🤖 AI Summary
Post-training quantization of vision encoders (e.g., CLIP) often suffers severe accuracy degradation—particularly at 8-bit precision—due to prominent outliers in intermediate-layer activations. This paper identifies a key distinction: outlier distributions in vision encoders fundamentally differ from those in language models. To address this without fine-tuning, we propose RegCache, a lightweight, inference-only quantization optimization method. RegCache injects prefix tokens into critical intermediate layers and dynamically prunes redundant ones via token scheduling, selectively suppressing outlier activations at semantically sensitive positions. Crucially, it preserves the original model architecture and introduces no trainable parameters.

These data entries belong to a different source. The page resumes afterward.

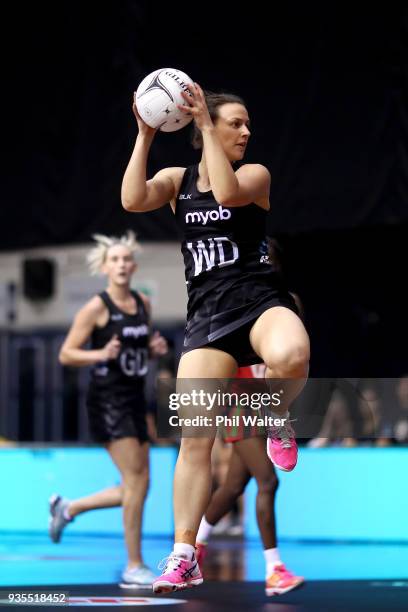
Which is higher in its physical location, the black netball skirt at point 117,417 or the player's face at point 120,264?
the player's face at point 120,264

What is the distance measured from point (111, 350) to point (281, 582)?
213 centimetres

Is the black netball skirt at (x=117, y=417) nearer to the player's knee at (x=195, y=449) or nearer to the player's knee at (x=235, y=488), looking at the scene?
the player's knee at (x=235, y=488)

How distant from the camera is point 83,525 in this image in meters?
12.9

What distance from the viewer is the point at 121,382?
8.70m

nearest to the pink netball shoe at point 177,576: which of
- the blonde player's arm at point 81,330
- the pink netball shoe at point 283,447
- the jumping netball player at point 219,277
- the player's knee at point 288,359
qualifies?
the jumping netball player at point 219,277

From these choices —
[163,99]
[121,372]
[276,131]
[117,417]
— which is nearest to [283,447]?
[163,99]

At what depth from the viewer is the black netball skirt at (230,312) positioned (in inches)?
224

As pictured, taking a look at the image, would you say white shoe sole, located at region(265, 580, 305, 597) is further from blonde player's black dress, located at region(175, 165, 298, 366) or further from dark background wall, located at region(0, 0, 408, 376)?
Result: dark background wall, located at region(0, 0, 408, 376)

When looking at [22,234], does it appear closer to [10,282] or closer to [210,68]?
[10,282]

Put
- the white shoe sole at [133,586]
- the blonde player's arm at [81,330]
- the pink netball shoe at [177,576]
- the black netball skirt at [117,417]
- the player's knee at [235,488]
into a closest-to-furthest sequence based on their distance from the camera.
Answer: the pink netball shoe at [177,576]
the white shoe sole at [133,586]
the player's knee at [235,488]
the black netball skirt at [117,417]
the blonde player's arm at [81,330]

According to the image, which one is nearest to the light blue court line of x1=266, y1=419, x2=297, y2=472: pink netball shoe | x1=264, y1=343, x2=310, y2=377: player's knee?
x1=266, y1=419, x2=297, y2=472: pink netball shoe

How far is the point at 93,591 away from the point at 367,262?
9026mm

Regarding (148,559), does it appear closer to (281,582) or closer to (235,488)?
(235,488)

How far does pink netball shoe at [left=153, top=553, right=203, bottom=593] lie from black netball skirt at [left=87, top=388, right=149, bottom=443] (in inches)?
119
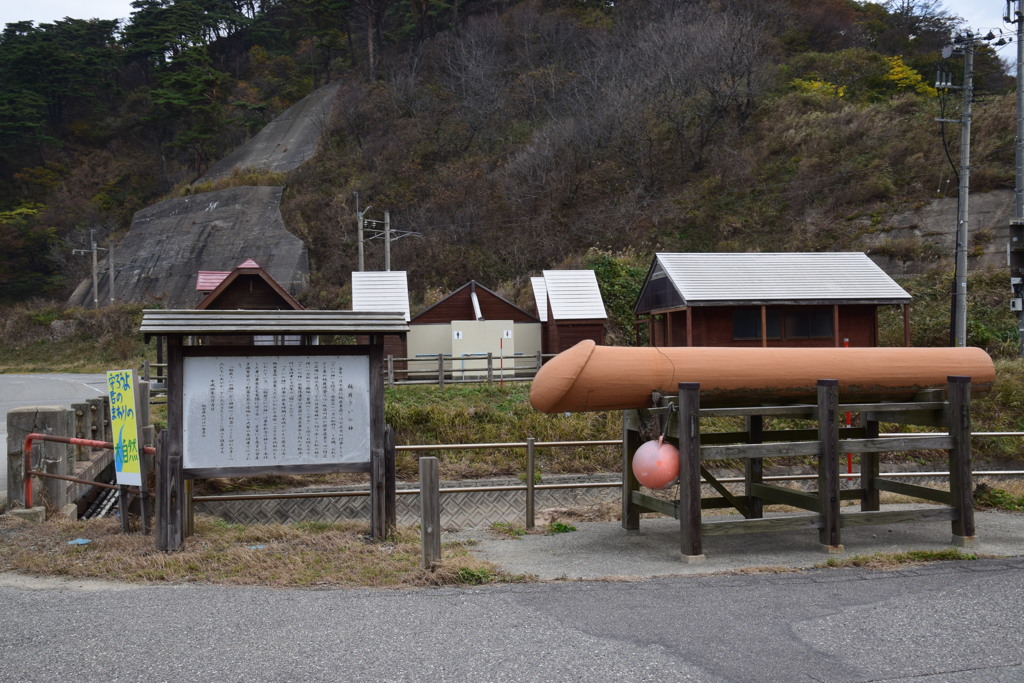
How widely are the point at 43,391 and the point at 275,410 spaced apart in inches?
837

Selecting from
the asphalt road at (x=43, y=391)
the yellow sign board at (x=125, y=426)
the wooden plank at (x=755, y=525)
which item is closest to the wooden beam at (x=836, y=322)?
the wooden plank at (x=755, y=525)

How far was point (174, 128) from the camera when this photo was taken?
73.2m

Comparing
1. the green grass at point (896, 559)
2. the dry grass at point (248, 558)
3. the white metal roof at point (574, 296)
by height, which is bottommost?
the green grass at point (896, 559)

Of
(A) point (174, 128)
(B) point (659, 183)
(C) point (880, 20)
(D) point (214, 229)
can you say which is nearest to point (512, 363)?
(B) point (659, 183)

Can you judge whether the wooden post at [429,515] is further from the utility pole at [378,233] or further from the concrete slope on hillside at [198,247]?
the concrete slope on hillside at [198,247]

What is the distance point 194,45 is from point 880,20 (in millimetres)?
57872

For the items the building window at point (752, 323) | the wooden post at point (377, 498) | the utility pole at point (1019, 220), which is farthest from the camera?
the building window at point (752, 323)

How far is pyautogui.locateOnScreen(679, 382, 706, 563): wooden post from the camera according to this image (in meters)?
7.57

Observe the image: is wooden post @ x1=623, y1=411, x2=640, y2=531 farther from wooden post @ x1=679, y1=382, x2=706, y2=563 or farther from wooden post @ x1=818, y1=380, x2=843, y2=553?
wooden post @ x1=818, y1=380, x2=843, y2=553

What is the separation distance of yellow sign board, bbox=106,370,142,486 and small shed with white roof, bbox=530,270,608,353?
67.3 feet

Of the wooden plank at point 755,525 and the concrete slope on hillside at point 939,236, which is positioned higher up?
the concrete slope on hillside at point 939,236

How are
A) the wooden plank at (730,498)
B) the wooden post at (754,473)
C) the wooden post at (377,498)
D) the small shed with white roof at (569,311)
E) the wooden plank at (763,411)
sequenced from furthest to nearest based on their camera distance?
the small shed with white roof at (569,311), the wooden post at (754,473), the wooden plank at (730,498), the wooden post at (377,498), the wooden plank at (763,411)

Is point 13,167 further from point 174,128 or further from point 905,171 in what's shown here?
point 905,171

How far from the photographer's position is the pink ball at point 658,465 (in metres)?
7.82
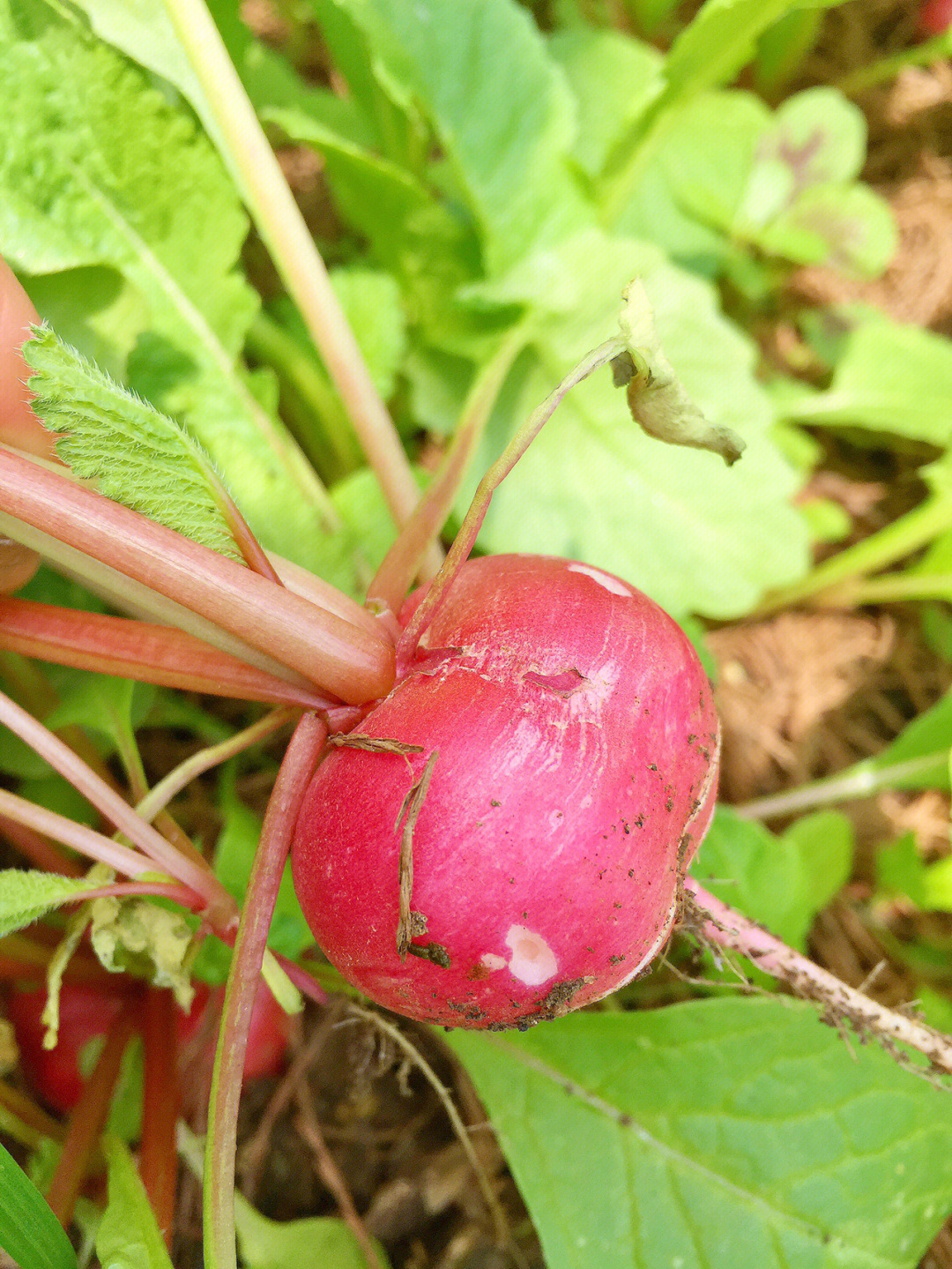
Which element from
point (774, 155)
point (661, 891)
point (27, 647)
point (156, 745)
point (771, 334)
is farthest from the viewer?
point (771, 334)

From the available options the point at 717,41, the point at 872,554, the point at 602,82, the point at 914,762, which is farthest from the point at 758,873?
the point at 602,82

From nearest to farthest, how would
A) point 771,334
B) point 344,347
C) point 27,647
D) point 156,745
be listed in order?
1. point 27,647
2. point 344,347
3. point 156,745
4. point 771,334

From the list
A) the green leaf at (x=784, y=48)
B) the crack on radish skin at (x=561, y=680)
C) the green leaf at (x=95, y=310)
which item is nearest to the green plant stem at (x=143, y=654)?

Extensive experiments on both text-supervised and self-supervised vision encoders demonstrate that RegCache boosts 8-bit quantized model Top-1 accuracy by 4.2–6.8 percentage points on average, closely matching full-precision performance.
📝 Abstract
Transformer-based vision encoders -- such as CLIP -- are central to multimodal intelligence, powering applications from autonomous web agents to robotic control. Since these applications often demand real-time processing of massive visual data, reducing the inference cost of vision encoders is critical. Post-training quantization offers a practical path, but remains challenging even at 8-bit precision due to massive-scale activations (i.e., outliers). In this work, we propose $ extit{RegCache}$, a training-free algorithm to mitigate outliers in vision encoders, enabling quantization with significantly smaller accuracy drops. The proposed RegCache introduces outlier-prone yet semantically meaningless prefix tokens to the target vision encoder, which prevents other tokens from having outliers. Notably, we observe that outliers in vision encoders behave differently from those in language models, motivating two technical innovations: middle-layer prefixing and token deletion. Experiments show that our method consistently improves the accuracy of quantized models across both text-supervised and self-supervised vision encoders.